── Material for this task ──

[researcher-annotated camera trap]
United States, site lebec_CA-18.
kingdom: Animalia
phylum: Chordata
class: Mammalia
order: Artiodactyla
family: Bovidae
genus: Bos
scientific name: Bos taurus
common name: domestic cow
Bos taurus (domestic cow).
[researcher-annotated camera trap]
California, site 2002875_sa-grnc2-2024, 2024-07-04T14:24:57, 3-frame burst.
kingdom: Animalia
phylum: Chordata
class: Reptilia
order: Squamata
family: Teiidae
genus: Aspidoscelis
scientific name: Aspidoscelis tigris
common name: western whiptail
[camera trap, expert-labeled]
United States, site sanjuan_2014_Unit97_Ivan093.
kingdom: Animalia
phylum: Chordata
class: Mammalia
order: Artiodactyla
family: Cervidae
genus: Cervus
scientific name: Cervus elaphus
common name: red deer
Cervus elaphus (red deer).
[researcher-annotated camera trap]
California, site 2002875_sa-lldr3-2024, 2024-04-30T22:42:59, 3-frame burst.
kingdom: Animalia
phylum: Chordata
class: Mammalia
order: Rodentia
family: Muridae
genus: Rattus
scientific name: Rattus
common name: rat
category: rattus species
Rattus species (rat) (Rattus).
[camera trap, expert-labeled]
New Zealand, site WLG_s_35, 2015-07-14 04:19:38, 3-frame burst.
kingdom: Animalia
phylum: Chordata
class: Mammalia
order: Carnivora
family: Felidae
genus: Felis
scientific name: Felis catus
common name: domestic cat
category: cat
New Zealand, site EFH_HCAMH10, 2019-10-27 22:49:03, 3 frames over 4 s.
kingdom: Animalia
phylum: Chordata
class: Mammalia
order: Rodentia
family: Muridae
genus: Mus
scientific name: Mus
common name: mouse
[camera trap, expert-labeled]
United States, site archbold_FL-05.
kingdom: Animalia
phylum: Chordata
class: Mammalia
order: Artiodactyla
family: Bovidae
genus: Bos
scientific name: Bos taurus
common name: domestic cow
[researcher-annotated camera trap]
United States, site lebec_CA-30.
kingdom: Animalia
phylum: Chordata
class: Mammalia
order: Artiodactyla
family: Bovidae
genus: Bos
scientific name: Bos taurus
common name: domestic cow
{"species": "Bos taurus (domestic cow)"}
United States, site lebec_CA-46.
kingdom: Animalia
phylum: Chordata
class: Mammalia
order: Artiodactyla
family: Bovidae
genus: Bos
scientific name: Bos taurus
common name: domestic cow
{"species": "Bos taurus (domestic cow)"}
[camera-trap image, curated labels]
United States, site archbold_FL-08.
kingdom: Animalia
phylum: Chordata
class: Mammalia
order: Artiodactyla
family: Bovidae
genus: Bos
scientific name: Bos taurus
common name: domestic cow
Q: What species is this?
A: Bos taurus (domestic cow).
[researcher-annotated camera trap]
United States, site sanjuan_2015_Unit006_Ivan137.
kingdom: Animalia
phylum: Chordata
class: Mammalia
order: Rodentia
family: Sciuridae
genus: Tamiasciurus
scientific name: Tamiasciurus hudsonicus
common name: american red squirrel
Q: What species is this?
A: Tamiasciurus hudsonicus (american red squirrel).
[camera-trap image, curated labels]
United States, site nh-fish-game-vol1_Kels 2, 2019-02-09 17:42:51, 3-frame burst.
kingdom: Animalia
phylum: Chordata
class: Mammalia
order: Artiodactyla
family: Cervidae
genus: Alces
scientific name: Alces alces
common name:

───

__To do__
Reproduce each entry above character for character.

__The completed task__
[researcher-annotated camera trap]
United States, site lebec_CA-18.
kingdom: Animalia
phylum: Chordata
class: Mammalia
order: Artiodactyla
family: Bovidae
genus: Bos
scientific name: Bos taurus
common name: domestic cow
Bos taurus (domestic cow).
[researcher-annotated camera trap]
California, site 2002875_sa-grnc2-2024, 2024-07-04T14:24:57, 3-frame burst.
kingdom: Animalia
phylum: Chordata
class: Reptilia
order: Squamata
family: Teiidae
genus: Aspidoscelis
scientific name: Aspidoscelis tigris
common name: western whiptail
[camera trap, expert-labeled]
United States, site sanjuan_2014_Unit97_Ivan093.
kingdom: Animalia
phylum: Chordata
class: Mammalia
order: Artiodactyla
family: Cervidae
genus: Cervus
scientific name: Cervus elaphus
common name: red deer
Cervus elaphus (red deer).
[researcher-annotated camera trap]
California, site 2002875_sa-lldr3-2024, 2024-04-30T22:42:59, 3-frame burst.
kingdom: Animalia
phylum: Chordata
class: Mammalia
order: Rodentia
family: Muridae
genus: Rattus
scientific name: Rattus
common name: rat
category: rattus species
Rattus species (rat) (Rattus).
[camera trap, expert-labeled]
New Zealand, site WLG_s_35, 2015-07-14 04:19:38, 3-frame burst.
kingdom: Animalia
phylum: Chordata
class: Mammalia
order: Carnivora
family: Felidae
genus: Felis
scientific name: Felis catus
common name: domestic cat
category: cat
New Zealand, site EFH_HCAMH10, 2019-10-27 22:49:03, 3 frames over 4 s.
kingdom: Animalia
phylum: Chordata
class: Mammalia
order: Rodentia
family: Muridae
genus: Mus
scientific name: Mus
common name: mouse
[camera trap, expert-labeled]
United States, site archbold_FL-05.
kingdom: Animalia
phylum: Chordata
class: Mammalia
order: Artiodactyla
family: Bovidae
genus: Bos
scientific name: Bos taurus
common name: domestic cow
[researcher-annotated camera trap]
United States, site lebec_CA-30.
kingdom: Animalia
phylum: Chordata
class: Mammalia
order: Artiodactyla
family: Bovidae
genus: Bos
scientific name: Bos taurus
common name: domestic cow
{"species": "Bos taurus (domestic cow)"}
United States, site lebec_CA-46.
kingdom: Animalia
phylum: Chordata
class: Mammalia
order: Artiodactyla
family: Bovidae
genus: Bos
scientific name: Bos taurus
common name: domestic cow
{"species": "Bos taurus (domestic cow)"}
[camera-trap image, curated labels]
United States, site archbold_FL-08.
kingdom: Animalia
phylum: Chordata
class: Mammalia
order: Artiodactyla
family: Bovidae
genus: Bos
scientific name: Bos taurus
common name: domestic cow
Q: What species is this?
A: Bos taurus (domestic cow).
[researcher-annotated camera trap]
United States, site sanjuan_2015_Unit006_Ivan137.
kingdom: Animalia
phylum: Chordata
class: Mammalia
order: Rodentia
family: Sciuridae
genus: Tamiasciurus
scientific name: Tamiasciurus hudsonicus
common name: american red squirrel
Q: What species is this?
A: Tamiasciurus hudsonicus (american red squirrel).
[camera-trap image, curated labels]
United States, site nh-fish-game-vol1_Kels 2, 2019-02-09 17:42:51, 3-frame burst.
kingdom: Animalia
phylum: Chordata
class: Mammalia
order: Artiodactyla
family: Cervidae
genus: Alces
scientific name: Alces alces
common name:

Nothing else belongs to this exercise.